Ovid and Me

Spring                                                               Waning Bloodroot Moon

The Latin work has gone past difficult learning, though there is still that, too, into a different, almost ecstatic place.  Reading the words of another language and making sense, poetry, from them still seems magical to me.  I’m really doing it.  The closest analogy is my first set of glasses that corrected my far vision.  All of a sudden I saw individual stars in the sky.  william-turner-ancient-italy-ovid-banishedThe moment was extraordinary.  What had been a fuzzy, blurred night sky became black velvet set with bright points of light.

Now it appears I will finish Diana and Actaeon before the Titian show closes on May 1st and I might make my way through Diana and Callisto, too.  I’m enjoying translating the different stories, so I think I’ll move on to Medea, Pentheus and other discrete stories rather than try the full frontal assault I had planned, start with Book I, verse 1 and soldier through to the last verse of Book XVI.
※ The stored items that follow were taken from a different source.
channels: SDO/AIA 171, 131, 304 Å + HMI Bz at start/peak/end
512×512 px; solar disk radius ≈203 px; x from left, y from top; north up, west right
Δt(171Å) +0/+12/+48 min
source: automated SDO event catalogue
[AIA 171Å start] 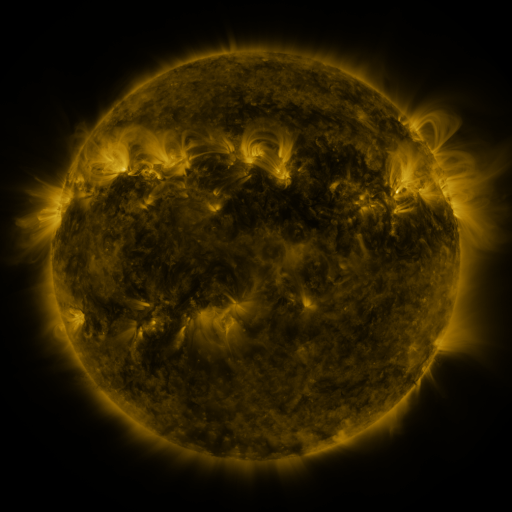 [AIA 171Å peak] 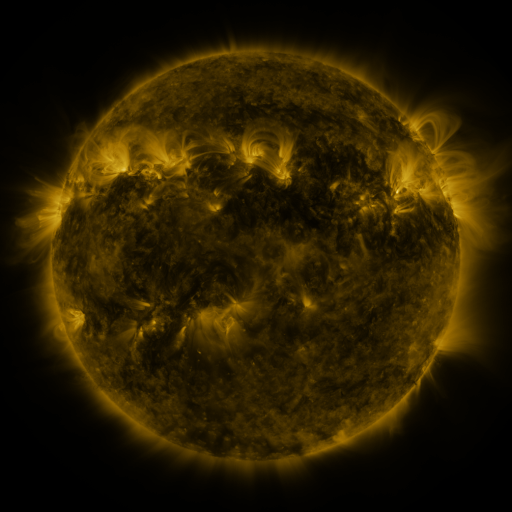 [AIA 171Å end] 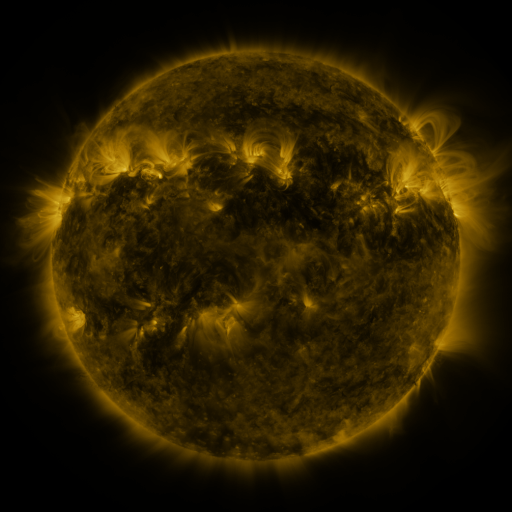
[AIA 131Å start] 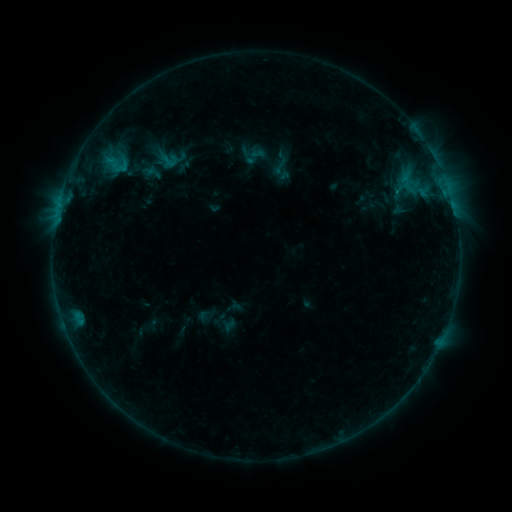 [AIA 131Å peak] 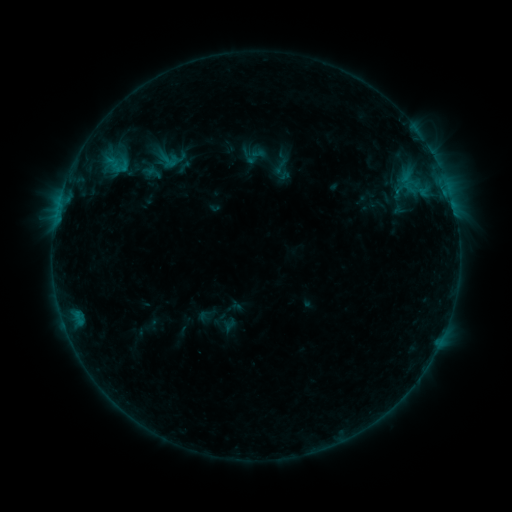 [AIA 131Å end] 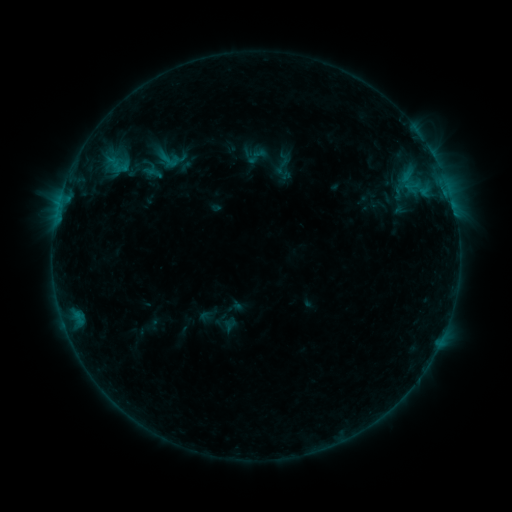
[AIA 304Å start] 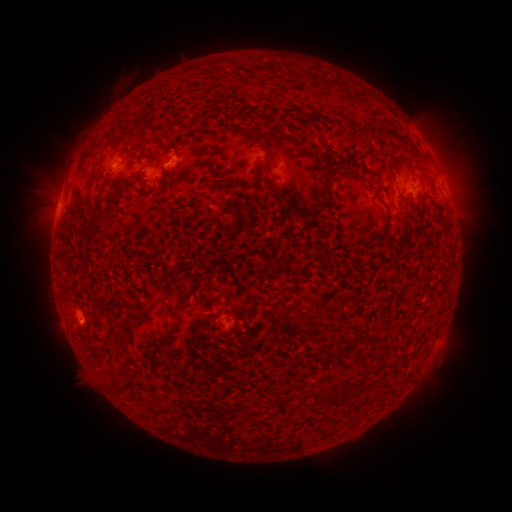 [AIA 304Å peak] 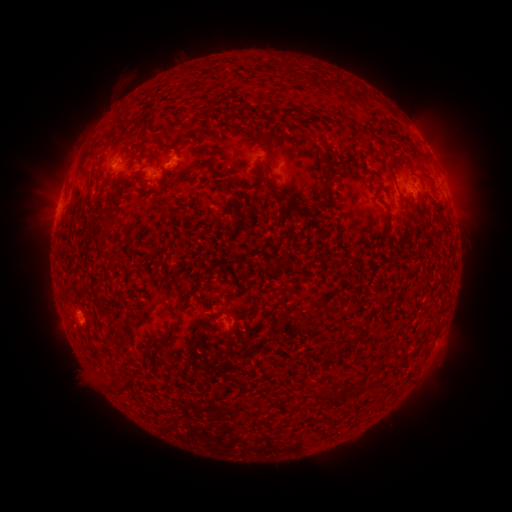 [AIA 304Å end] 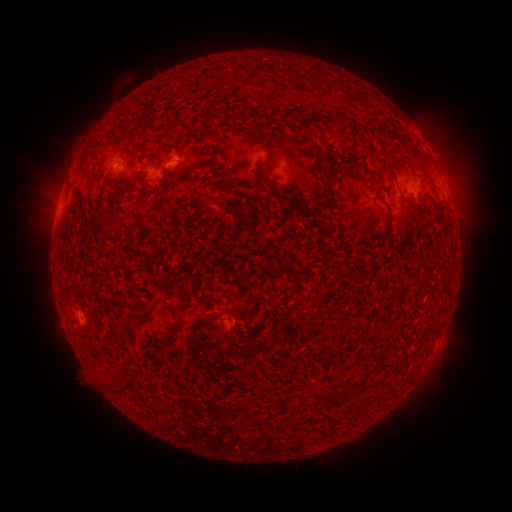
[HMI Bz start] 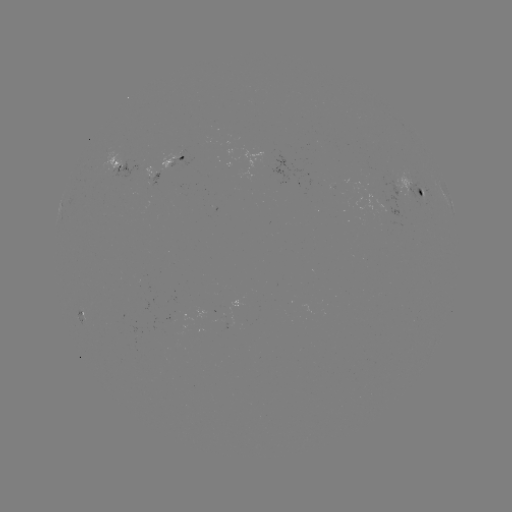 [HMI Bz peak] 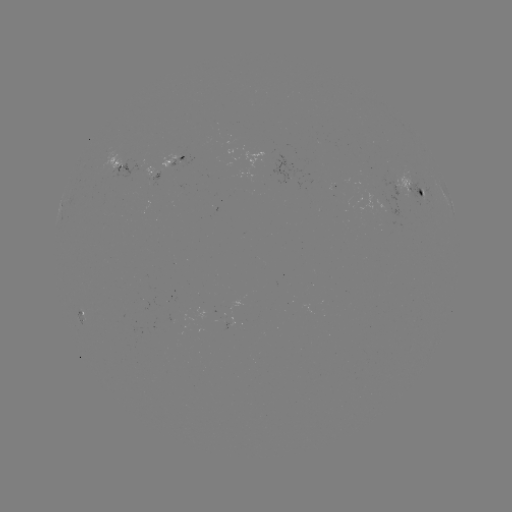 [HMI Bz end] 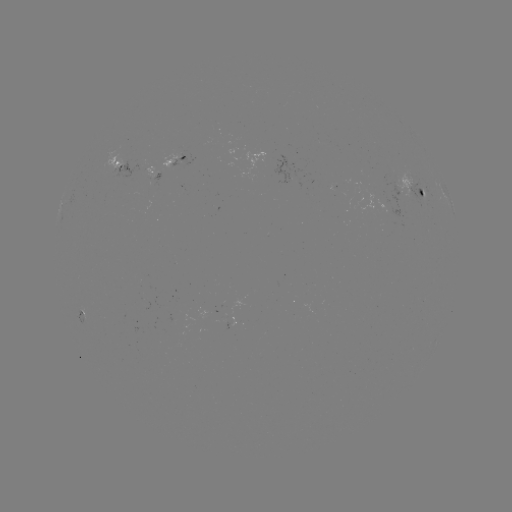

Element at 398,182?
emerging-flux region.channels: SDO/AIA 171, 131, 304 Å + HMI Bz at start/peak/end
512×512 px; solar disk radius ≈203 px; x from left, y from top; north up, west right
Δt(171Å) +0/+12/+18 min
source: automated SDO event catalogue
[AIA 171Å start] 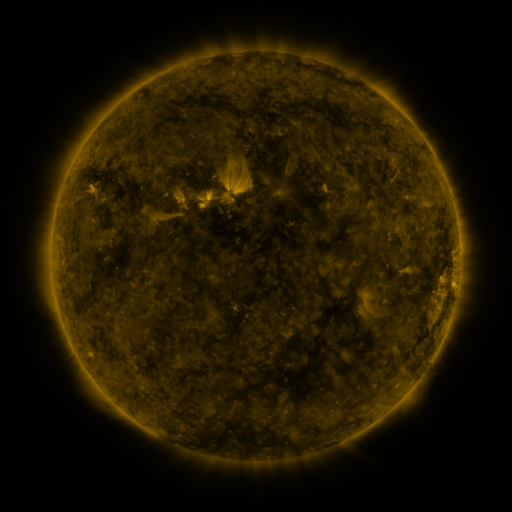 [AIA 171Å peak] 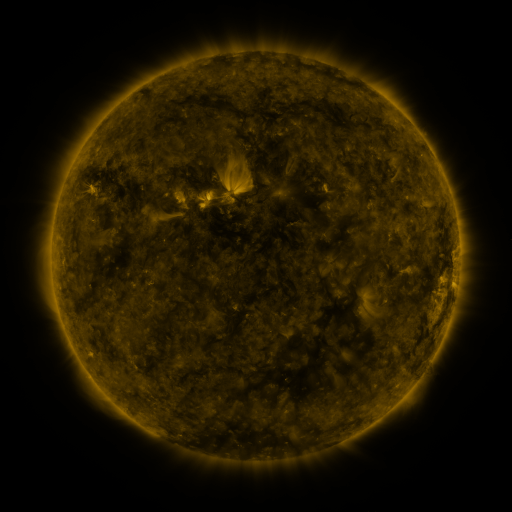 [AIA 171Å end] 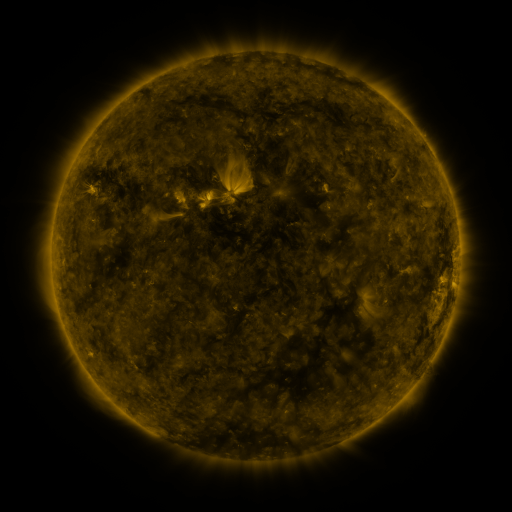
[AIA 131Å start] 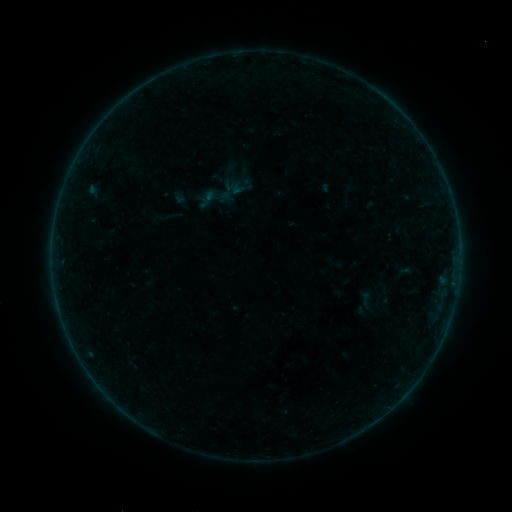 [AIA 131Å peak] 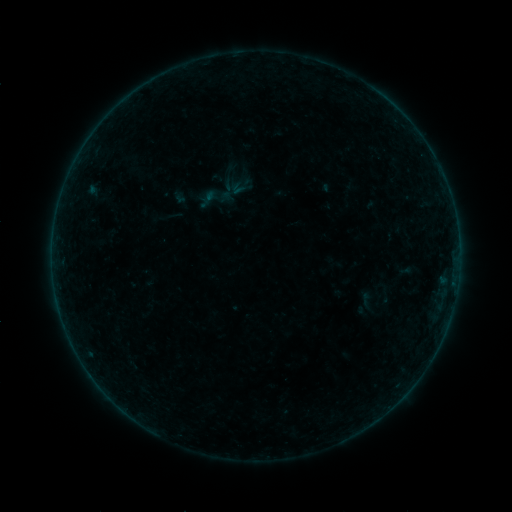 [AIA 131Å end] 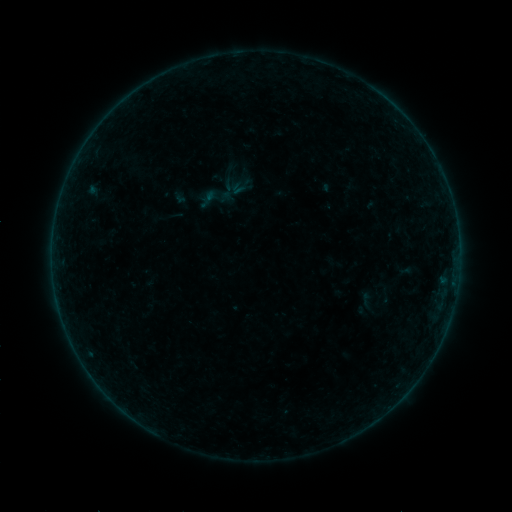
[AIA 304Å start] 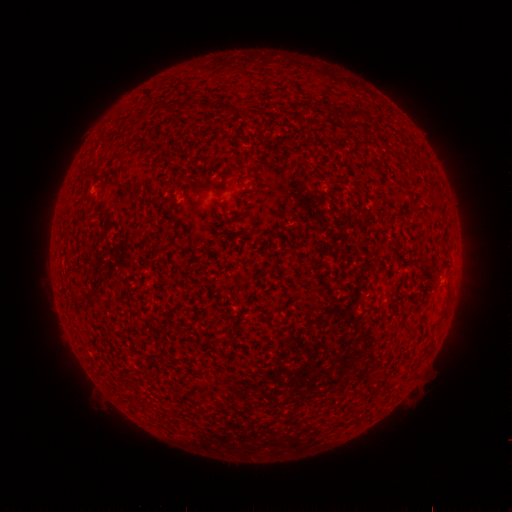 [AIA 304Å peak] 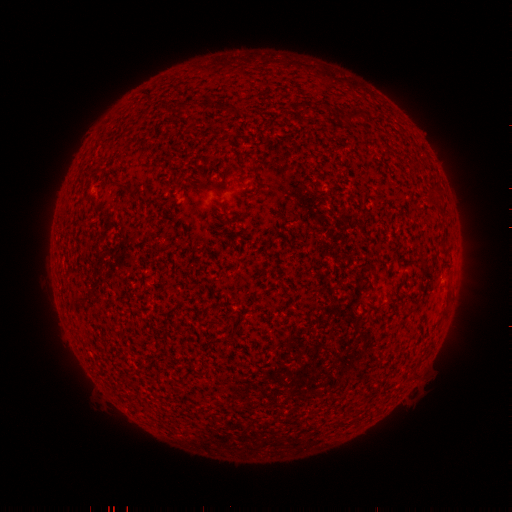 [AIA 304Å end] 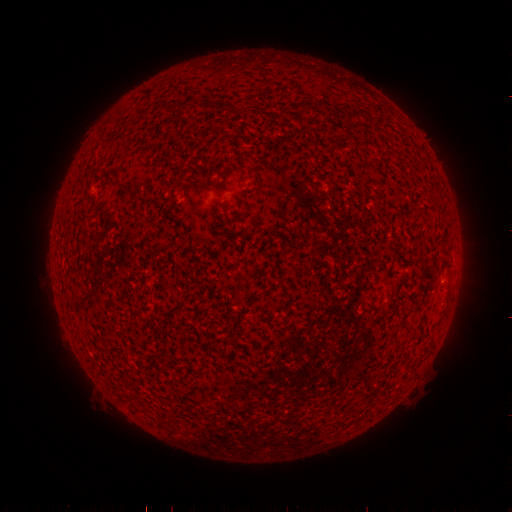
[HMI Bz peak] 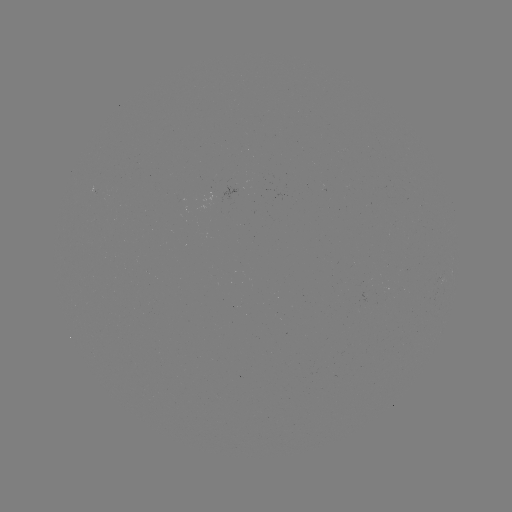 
no classed flare was catalogued and no EUV brightening was flagged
Another idea that seems possible now is to investigate the Latin texts behind other objects in the museum:  Theseus and the Centaur at the Lapith wedding,  Ganymede and the Eagle,  Lucretia,  Germanicus.  I’m sure there are other objects that have particular Latin texts behind them.  I have no particular reason for doing this except to deepen my knowledge of mythology and of the specific objects in our collection with Latin connections.

Taking up a new intellectual challenge later in life is not only possible, it’s exhilarating.